Terry Collins has been the manager of the New York Mets for four seasons already. The organization has yet to see a winning season under his tenure, but they’re currently exhibiting high confidence – expecting to be a playoff team in 2015.
Yes, the Mets are coming off their best season under Collins’ control, but with that being a 79-win season, not much can be taken away from the slight improvement, compared to the previous three seasons. Minimal acquisitions have been made this offseason. Yes, there still is plenty of time for Sandy Alderson to address his 2015 roster, but given Collins’ track record as a Major League manager, the valid question remains if Collins is competent enough to lead a contending team.
Collins has so far managed 10 seasons in the majors and has never led a team to anything better than an 85-win season, a mark he only accomplished once. As a fan who watches the Mets on a daily basis during the season, it is my personal opinion that Collins has poor in-game managerial skills. Of course, as New York fans, we tend to analyze every little detail of the game, which is why there’s the perception in the sports world that it’s tough to play under the bright lights of New York…
Terry Collins’ managerial record by the year
To be fair to Collins, it isn’t his fault he’s had a lackluster roster of Major League talent throughout his career as manager of the Mets. To his credit, it has been noted that he is known to be a player’s manager.
Additionally, prior to his hiring, Collins already had a good sense of knowing the players he had at the Minor League level, as he served as the Mets’ minor league field coordinator in 2010.
Heading into the 2015 season, Collins will be under the microscope while managing a team that’s expected to contend for the first time on his watch.
Things definitely seem to be trending upward for the Mets. A number of young players — Travis d’Arnaud, Jacob deGrom, Zack Wheeler, Juan Lagares — all hope to make a significant contribution to the major league team in 2015. Ace Matt Harvey is nearing his return from Tommy John Surgery. Lucas Duda will look to continue his breakout 2014 season, a year in which he compiled 30 homers with 92 RBI. Outfielder Curtis Granderson has now been reunited with former Yankees hitting coach Kevin Long.
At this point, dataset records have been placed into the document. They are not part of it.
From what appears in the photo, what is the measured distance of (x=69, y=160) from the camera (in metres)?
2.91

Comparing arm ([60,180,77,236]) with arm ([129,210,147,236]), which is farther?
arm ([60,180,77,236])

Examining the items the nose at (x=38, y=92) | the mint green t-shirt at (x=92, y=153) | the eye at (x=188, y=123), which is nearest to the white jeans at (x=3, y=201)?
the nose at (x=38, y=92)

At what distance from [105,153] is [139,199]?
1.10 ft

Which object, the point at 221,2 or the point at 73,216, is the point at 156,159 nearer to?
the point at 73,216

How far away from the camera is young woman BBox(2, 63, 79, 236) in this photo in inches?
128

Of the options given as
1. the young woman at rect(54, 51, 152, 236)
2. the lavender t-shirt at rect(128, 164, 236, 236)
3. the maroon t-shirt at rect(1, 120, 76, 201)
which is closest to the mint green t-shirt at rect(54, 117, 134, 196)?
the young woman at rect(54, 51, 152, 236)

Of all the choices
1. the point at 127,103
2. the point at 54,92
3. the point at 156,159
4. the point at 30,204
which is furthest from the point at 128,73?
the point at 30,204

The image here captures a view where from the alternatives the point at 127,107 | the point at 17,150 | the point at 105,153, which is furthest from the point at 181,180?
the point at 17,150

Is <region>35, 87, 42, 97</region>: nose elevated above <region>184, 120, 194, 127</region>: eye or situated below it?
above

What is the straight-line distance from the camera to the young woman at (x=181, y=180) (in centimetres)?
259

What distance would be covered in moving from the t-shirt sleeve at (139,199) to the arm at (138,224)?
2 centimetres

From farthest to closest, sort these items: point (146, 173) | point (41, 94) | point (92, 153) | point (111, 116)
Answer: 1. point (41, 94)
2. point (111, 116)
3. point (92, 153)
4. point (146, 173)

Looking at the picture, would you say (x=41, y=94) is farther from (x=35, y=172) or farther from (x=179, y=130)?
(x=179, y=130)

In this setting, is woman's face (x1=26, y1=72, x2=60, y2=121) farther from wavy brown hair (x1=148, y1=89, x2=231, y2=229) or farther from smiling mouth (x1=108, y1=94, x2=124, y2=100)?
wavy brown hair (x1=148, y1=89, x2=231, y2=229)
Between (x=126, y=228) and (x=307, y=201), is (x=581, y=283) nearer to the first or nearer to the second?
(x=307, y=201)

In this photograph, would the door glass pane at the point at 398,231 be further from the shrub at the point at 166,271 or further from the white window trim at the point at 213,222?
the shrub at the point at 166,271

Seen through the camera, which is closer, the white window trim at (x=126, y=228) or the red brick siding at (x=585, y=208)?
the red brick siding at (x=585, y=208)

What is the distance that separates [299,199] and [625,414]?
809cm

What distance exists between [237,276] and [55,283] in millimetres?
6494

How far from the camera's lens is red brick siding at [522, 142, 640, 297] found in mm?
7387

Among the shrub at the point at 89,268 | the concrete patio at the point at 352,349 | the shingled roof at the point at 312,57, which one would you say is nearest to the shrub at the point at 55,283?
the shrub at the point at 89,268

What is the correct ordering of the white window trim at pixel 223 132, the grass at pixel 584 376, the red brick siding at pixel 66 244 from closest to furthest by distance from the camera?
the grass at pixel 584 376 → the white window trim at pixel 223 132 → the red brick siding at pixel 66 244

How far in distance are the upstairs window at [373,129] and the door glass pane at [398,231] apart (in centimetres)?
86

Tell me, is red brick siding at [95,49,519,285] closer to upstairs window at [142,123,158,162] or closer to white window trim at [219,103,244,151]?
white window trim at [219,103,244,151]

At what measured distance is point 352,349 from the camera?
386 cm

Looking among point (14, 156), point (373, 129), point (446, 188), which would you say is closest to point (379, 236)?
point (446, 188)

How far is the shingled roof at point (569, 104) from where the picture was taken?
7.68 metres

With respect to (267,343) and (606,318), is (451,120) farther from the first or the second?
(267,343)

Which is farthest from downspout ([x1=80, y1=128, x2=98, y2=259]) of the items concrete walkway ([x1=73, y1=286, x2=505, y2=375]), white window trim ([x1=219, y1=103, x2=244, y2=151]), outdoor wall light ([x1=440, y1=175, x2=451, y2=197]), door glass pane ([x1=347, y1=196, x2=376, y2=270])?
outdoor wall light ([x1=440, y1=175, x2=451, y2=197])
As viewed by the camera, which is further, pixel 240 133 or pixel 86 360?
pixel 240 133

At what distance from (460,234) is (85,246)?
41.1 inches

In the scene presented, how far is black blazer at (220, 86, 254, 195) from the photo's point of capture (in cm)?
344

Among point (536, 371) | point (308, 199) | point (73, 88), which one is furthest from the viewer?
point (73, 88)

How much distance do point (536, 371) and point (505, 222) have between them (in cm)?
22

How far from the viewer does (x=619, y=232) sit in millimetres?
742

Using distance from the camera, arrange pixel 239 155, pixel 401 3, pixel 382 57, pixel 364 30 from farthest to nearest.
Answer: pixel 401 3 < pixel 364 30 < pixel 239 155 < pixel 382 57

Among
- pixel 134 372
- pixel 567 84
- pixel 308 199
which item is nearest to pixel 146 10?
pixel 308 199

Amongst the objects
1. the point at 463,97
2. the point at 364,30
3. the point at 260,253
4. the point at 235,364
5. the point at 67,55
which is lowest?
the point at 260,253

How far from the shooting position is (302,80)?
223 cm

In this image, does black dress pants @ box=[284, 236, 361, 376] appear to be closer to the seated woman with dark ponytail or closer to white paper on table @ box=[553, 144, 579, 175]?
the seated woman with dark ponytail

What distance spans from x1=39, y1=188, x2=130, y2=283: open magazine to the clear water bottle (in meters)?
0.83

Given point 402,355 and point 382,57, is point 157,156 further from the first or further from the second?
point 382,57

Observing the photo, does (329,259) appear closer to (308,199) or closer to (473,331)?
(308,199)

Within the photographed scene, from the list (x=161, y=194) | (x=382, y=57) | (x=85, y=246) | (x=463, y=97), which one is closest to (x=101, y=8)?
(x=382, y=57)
Confidence is certainly something Collins has heading into his fifth season as manager of the Mets. “I really like our team,’’ Collins told the New York Post in mid-December. We’re not going to put a number on it, but we’re going to win. I don’t think that there is any question that we should be playing in October next year.’’
To mention expecting to play in October is a very bold statement. As a fan, I can appreciate the confidence. However, coming off a 79-win season, along with Michael Cuddyer — a 35-year-old veteran who only played in 49 last season, due to various injuries — being the lone significant acquisition so far this offseason, it’s fair to ask how much the Mets have improved from last season.
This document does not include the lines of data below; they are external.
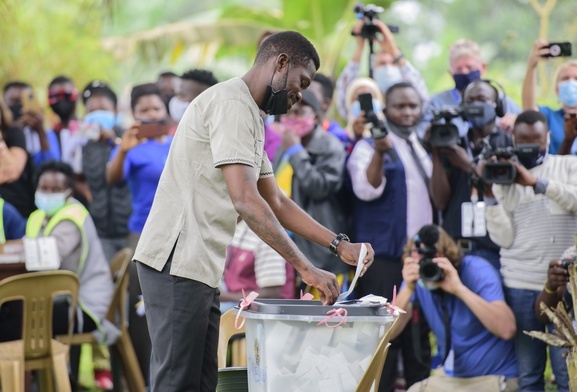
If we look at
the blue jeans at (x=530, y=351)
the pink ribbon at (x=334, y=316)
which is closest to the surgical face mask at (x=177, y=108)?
the blue jeans at (x=530, y=351)

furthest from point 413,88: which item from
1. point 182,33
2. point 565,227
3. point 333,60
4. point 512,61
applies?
point 512,61

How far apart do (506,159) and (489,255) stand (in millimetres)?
824

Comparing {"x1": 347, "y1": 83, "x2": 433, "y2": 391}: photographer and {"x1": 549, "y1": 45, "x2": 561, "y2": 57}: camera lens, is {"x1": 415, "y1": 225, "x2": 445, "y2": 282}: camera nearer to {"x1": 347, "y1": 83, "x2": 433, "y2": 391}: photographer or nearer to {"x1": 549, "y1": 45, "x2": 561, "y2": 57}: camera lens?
{"x1": 347, "y1": 83, "x2": 433, "y2": 391}: photographer

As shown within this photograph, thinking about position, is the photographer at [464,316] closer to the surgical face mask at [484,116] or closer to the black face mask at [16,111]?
the surgical face mask at [484,116]

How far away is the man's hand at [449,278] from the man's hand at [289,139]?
1.44 m

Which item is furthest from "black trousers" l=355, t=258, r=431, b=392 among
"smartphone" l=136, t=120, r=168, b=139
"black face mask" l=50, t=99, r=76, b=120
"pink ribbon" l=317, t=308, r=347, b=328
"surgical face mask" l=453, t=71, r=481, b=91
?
"black face mask" l=50, t=99, r=76, b=120

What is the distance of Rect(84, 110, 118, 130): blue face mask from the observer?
8.41 m

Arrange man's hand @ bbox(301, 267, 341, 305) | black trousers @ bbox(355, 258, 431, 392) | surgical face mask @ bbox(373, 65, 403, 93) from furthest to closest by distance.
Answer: surgical face mask @ bbox(373, 65, 403, 93) → black trousers @ bbox(355, 258, 431, 392) → man's hand @ bbox(301, 267, 341, 305)

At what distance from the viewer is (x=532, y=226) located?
595 cm

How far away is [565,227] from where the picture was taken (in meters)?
5.86

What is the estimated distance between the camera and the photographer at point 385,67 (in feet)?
23.7

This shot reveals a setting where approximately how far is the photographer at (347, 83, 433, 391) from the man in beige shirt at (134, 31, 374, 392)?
2.39 m

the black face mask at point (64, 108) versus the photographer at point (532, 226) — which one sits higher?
the black face mask at point (64, 108)

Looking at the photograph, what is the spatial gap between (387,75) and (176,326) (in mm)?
3890
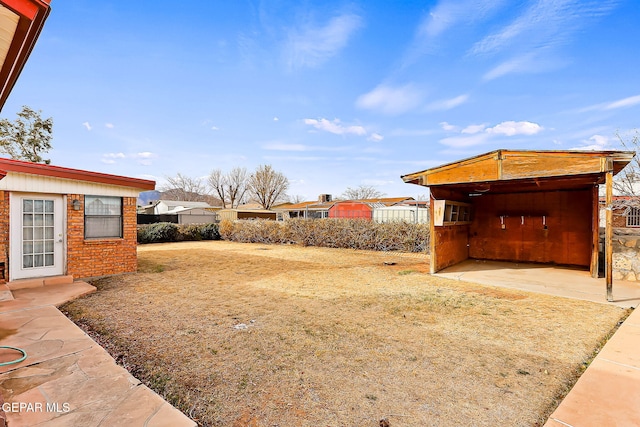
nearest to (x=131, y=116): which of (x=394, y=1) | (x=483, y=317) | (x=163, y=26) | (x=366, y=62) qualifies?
(x=163, y=26)

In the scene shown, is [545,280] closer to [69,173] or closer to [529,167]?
[529,167]

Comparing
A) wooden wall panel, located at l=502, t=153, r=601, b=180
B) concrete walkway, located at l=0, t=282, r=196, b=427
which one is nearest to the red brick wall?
concrete walkway, located at l=0, t=282, r=196, b=427

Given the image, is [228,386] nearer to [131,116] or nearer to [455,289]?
[455,289]

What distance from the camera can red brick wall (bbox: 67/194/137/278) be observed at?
247 inches

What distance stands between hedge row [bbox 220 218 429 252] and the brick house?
325 inches

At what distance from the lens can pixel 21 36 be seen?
164 cm

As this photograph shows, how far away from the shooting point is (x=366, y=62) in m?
11.7

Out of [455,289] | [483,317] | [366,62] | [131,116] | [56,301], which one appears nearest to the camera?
[483,317]

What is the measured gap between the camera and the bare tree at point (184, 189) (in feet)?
157

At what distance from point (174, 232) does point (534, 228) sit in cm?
1729

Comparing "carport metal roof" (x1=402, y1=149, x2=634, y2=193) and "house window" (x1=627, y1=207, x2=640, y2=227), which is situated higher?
"carport metal roof" (x1=402, y1=149, x2=634, y2=193)

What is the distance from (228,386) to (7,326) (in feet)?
11.1

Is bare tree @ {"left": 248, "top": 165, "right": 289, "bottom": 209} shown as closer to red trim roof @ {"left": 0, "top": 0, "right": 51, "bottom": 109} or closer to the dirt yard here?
the dirt yard

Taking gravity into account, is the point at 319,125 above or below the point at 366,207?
above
"“Sure, everybody could use another bat, but the bat we need is No. 5,’’ Collins said of Wright, who is returning from a shoulder injury and will start hitting next month. “Cuddyer is a great signing, but believe me, when David gets healthy, that’s the difference. If he has a bounce-back year and does what he has done in the past, our lineup is completely different. That takes a lot of heat off the other guys.’’"
I fully agree with Collins on this subject. It is no secret Wright is coming off an injury-plagued season that was the worst offensive season of his professional career. I don’t believe Wright’s best days are over. Yes, his days as a 30-30 guy may be over, but he can still be an elite contributor.
If Wright is healthy this season, his contribution in itself will act as an additional offseason acquisition.
The potential for the Mets to compete and win this upcoming season is most certainly there. The starting rotation and bullpen will hopefully serve as the team’s core strength. But their success also hinges on a lot of question marks.
Will Cuddyer lengthen the Mets’ lineup and be an impact bat? Or will injuries continue to prevent him from making any significant contributions to the team?
Will Matt Harvey return to his dominant self this upcoming season?
Will Lucas Duda regress or progress in his development as an everyday positional player?
Will David Wright bounce back and return to All-Star form?
These are all legitimate questions to be asked heading into the 2015 season. Even with all of these what-ifs currently in place, Collins expects to compete and be in the hunt for a playoff spot. If Collins and the Mets fail to put together a season in which they are finally in a playoff race late in the year, Collins needs to be replaced. As site Editor Danny Abriano pointed out in his post on Collins returning for the 2015 season: “after a certain amount of losing, a change is needed.”